W trakcie montażu rzeźby „AuschwitzWieliczka” zniszczono trawnik przy parku Stacja Wisła, w rejonie mostu Kotlarskiego. Jak zapewnia Zarząd Zieleni Miejskiej, odpowiedzialny za instalacje rzeźby, teren zielony zostanie przywrócony do stanu pierwotnego. Tymczasem mieszkańcy zastanawiają się, czy konieczne było posadowienie rzeźby na betonowym cokole i budowa chodnika do niego?
Część mieszkańców nie wiedziała, ze wraz z pojawieniem się rzeźby, zostanie wykonany betonowy cokół oraz chodnik. Uważają, ze to zbyt duża ingerencja w teren, który docelowo ma być przedłużeniem pobliskiego parku.

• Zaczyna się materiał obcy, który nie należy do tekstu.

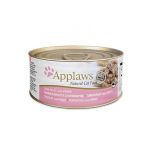 Applaws-天然優質貓罐頭-吞拿魚及蝦-Tuna-with-Prawn-70g-淺粉-1008-Applaws-寵物用品速遞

– Teraz będzie doskonale wyeksponowana i widoczna z wielu miejsc, a mieszkańcy zyskają nowy fragment urządzonej przestrzeni zielonej, która powiększy park Stacja Wisła – mówił w ubiegłym roku Piotr Kempf, dyrektor Zarządu Zieleni Miejskiej w Krakowie.
Tymczasem za ponad 140 tysięcy złotych wykonano betonowy cokół, na którym posadowiono rzeźbę. Dodatkowo poprowadzono przez trawnik chodnik, również wykonany z betonu, którym można dojść do rzeźby. I to najbardziej nie spodobało się mieszańcom – Jaki jest sens mówić o utworzeniu w tym miejscu parku, skoro najpierw w jego sam środek umieszcza się 17 metrowy betonowy kloc, a potem buduje się do niego chodnik, wielki jak pas startowy – denerwuje się pan Tomasz, mieszkaniec Zabłocia. Jak zauważa, podczas prac rozjechano również trawnik, co „źle świadczy o nadzorze, jaki sprawował nad inwestycją ZZM”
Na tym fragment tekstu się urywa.